→ **GIVEN PROBLEM**
Pull out each line of the entries below that contains the string "sandal", matching case exactly.

↓↓↓

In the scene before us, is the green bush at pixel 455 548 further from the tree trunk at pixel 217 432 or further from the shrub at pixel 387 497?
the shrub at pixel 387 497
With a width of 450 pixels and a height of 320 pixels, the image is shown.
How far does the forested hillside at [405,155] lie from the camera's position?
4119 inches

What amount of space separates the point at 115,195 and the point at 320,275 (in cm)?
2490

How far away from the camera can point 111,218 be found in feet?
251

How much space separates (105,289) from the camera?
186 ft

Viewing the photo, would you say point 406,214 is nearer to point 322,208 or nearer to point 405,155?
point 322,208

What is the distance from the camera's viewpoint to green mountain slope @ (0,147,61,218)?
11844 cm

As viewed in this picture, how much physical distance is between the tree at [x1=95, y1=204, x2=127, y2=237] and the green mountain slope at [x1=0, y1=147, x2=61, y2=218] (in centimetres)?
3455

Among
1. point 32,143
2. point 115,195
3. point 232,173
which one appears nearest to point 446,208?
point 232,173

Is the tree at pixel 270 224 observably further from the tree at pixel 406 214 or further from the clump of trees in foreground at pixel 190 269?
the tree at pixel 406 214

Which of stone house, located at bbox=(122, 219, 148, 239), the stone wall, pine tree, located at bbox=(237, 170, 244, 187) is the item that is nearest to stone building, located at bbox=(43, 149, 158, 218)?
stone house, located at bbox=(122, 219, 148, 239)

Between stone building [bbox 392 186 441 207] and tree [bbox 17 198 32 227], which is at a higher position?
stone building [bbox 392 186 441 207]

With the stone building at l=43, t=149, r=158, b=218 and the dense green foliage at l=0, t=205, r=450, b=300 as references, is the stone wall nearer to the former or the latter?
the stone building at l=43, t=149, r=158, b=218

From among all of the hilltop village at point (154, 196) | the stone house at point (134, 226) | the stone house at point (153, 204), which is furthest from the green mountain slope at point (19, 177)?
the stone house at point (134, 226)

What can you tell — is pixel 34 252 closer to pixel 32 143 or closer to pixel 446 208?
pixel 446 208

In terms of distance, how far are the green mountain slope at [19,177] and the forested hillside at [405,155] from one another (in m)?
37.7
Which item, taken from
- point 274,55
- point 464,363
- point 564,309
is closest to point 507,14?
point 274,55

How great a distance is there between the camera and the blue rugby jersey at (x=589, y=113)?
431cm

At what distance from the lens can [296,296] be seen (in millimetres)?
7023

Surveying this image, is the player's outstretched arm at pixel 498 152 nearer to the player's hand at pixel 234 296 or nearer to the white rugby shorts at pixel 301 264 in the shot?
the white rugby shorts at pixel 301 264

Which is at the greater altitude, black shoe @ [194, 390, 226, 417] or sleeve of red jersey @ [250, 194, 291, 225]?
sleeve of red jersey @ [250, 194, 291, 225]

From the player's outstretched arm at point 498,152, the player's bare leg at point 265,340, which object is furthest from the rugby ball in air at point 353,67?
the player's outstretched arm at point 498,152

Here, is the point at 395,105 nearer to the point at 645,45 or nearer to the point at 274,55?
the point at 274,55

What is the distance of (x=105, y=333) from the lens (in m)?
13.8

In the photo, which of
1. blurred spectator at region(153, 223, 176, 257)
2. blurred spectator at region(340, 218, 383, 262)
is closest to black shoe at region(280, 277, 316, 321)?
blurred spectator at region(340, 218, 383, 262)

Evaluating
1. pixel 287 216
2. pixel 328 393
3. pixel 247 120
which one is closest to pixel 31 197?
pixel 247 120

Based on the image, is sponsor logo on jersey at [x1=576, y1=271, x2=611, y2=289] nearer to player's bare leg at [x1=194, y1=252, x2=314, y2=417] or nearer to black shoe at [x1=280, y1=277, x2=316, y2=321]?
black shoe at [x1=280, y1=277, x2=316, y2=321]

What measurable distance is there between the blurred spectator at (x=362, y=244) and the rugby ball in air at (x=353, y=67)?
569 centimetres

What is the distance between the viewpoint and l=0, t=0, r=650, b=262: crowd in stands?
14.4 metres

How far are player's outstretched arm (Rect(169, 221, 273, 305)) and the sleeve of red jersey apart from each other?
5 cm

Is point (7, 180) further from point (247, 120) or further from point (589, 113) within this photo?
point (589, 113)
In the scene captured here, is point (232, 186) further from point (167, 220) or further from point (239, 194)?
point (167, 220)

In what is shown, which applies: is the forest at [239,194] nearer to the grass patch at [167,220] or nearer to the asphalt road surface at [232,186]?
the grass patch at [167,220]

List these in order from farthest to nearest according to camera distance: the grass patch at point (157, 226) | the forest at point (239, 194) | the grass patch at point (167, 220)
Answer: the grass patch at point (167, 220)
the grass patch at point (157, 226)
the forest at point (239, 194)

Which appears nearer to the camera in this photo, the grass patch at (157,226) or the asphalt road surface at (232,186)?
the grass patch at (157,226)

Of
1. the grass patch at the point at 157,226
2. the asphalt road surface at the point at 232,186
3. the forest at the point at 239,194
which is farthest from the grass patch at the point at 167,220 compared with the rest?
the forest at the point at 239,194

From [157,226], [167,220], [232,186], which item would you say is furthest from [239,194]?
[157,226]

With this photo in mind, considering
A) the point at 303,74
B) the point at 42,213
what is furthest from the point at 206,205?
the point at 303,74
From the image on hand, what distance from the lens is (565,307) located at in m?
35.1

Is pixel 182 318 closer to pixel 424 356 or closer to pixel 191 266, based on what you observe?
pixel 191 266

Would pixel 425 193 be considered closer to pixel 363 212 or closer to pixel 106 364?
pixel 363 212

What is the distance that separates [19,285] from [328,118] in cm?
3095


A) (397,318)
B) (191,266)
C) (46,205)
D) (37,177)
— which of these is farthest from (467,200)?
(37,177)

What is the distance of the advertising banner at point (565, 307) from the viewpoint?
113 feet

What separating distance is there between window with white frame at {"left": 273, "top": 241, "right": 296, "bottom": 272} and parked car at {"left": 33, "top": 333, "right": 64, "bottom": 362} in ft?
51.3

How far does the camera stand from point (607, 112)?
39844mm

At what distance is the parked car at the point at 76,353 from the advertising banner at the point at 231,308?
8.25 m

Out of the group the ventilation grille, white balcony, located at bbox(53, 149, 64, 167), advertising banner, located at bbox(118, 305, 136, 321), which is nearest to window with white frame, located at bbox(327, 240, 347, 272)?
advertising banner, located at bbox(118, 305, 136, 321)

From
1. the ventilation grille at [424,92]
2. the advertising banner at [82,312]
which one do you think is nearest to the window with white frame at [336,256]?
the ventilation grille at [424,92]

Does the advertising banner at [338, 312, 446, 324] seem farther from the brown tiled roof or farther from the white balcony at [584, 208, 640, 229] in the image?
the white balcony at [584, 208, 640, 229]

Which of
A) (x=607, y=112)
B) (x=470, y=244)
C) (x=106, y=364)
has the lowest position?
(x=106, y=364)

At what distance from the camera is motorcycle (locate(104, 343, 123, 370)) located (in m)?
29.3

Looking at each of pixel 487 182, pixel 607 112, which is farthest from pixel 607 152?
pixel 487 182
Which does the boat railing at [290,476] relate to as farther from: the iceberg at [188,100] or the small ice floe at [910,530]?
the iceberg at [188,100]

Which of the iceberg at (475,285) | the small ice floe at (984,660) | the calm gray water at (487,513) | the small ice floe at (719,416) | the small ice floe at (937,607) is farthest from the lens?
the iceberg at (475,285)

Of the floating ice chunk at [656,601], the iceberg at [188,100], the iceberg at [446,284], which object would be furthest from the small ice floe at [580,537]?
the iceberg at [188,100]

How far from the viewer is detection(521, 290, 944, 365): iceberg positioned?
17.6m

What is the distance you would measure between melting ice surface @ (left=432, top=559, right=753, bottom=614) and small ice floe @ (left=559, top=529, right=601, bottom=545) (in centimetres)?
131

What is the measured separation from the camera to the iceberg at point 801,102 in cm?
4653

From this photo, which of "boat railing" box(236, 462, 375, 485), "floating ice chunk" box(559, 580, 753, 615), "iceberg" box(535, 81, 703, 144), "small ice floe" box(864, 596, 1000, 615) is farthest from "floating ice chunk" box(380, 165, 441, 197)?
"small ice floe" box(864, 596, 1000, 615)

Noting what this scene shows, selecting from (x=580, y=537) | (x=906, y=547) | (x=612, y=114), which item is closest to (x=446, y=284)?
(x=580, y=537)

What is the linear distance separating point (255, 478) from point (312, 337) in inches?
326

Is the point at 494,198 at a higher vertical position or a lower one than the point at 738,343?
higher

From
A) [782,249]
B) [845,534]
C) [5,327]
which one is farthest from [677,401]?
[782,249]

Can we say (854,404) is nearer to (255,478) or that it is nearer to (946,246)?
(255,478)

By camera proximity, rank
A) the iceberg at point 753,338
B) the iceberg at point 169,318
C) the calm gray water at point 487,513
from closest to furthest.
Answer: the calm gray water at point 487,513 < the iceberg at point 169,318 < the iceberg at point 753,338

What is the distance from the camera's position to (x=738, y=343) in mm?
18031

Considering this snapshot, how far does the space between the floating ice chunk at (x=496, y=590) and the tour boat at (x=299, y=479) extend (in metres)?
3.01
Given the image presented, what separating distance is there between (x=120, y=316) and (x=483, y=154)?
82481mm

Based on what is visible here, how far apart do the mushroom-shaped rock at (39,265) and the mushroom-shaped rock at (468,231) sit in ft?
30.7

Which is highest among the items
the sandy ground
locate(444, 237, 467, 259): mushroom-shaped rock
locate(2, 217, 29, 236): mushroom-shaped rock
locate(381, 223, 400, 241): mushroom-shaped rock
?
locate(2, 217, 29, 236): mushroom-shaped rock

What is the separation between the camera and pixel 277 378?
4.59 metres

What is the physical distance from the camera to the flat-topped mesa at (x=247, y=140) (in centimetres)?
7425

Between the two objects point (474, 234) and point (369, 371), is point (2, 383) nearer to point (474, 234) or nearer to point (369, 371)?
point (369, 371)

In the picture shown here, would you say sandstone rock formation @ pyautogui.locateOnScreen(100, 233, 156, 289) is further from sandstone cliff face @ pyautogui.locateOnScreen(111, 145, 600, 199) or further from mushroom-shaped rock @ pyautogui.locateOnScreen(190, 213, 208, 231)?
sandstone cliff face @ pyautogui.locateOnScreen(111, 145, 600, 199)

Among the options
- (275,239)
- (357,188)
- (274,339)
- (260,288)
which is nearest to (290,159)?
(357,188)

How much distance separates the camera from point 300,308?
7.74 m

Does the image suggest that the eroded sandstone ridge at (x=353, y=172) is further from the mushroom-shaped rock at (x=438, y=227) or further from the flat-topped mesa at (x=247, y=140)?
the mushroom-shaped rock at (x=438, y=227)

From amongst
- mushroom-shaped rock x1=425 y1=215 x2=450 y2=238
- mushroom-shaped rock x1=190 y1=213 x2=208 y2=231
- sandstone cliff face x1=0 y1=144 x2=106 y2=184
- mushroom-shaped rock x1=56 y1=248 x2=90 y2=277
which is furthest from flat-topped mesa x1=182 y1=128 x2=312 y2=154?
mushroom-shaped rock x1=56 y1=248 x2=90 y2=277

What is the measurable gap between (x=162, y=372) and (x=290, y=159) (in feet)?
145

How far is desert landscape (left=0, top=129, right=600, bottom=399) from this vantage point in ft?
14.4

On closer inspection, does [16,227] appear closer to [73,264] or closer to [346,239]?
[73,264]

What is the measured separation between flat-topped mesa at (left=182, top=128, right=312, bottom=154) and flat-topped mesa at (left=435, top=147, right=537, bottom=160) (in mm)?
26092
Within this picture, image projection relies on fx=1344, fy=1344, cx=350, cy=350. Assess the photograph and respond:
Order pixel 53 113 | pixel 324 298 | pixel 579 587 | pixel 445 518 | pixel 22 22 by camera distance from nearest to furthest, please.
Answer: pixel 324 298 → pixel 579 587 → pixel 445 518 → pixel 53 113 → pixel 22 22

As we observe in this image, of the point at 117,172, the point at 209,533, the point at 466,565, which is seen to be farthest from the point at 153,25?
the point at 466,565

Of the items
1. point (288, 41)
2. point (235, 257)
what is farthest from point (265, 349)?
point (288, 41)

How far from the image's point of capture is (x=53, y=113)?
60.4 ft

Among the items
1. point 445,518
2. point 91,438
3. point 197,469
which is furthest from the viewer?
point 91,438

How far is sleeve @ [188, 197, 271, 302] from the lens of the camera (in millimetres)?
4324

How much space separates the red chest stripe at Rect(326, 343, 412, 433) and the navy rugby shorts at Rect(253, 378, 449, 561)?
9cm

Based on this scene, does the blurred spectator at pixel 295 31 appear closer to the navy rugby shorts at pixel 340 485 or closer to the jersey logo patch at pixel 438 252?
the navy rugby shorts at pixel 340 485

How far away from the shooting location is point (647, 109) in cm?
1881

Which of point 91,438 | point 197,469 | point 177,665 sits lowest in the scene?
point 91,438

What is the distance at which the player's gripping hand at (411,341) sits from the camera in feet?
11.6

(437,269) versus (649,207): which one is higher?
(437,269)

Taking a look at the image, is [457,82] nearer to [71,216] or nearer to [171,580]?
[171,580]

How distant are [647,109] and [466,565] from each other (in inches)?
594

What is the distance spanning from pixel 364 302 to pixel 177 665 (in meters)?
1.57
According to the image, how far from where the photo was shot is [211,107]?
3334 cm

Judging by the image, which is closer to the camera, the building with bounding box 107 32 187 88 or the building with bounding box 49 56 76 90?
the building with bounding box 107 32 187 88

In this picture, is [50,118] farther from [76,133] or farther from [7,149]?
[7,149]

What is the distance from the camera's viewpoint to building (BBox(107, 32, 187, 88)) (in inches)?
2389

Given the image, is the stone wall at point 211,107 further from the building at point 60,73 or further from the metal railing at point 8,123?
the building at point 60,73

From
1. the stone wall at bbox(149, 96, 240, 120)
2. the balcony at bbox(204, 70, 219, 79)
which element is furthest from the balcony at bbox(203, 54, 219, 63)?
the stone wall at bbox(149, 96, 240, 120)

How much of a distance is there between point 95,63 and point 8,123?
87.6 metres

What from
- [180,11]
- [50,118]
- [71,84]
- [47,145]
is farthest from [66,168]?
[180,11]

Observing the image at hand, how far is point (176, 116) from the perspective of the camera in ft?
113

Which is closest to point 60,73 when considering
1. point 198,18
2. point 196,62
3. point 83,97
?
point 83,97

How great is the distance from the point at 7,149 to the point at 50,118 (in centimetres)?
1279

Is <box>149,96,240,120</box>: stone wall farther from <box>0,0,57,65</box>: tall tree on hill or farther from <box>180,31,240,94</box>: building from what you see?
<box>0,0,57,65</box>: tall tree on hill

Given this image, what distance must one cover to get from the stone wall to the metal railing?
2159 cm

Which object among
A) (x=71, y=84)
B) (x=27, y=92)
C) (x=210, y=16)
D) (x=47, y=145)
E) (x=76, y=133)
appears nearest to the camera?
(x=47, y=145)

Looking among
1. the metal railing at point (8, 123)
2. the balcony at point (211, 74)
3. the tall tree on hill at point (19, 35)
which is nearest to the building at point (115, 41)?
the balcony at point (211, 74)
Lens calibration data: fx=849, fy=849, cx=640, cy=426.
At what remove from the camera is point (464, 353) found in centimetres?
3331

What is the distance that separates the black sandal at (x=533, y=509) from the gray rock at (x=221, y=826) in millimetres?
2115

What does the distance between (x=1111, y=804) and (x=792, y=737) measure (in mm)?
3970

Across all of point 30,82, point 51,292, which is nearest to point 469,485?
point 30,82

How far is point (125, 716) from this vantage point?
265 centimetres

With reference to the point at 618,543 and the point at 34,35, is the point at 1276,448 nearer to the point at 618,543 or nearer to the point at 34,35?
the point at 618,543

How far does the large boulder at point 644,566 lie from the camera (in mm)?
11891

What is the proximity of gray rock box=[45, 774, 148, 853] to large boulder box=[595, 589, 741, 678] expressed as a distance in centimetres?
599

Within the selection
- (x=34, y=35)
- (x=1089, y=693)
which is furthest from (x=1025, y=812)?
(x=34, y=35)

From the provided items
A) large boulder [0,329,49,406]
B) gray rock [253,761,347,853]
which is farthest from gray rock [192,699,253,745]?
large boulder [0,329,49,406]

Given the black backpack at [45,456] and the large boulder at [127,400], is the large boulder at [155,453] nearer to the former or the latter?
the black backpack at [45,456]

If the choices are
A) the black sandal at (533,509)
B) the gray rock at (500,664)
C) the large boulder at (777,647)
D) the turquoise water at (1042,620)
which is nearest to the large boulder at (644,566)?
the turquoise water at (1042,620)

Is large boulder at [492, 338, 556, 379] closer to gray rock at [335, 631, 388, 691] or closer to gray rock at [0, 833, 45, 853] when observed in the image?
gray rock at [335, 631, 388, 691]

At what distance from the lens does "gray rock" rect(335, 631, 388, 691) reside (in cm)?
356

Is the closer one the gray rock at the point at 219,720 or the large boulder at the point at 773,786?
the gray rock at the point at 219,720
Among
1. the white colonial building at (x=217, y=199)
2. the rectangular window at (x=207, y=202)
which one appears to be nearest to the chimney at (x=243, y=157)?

↑↑↑

→ **TASK OUTPUT**
What is the distance that separates the black sandal at (x=533, y=509) from the gray rock at (x=221, y=826) in millimetres?
A) the black sandal at (533,509)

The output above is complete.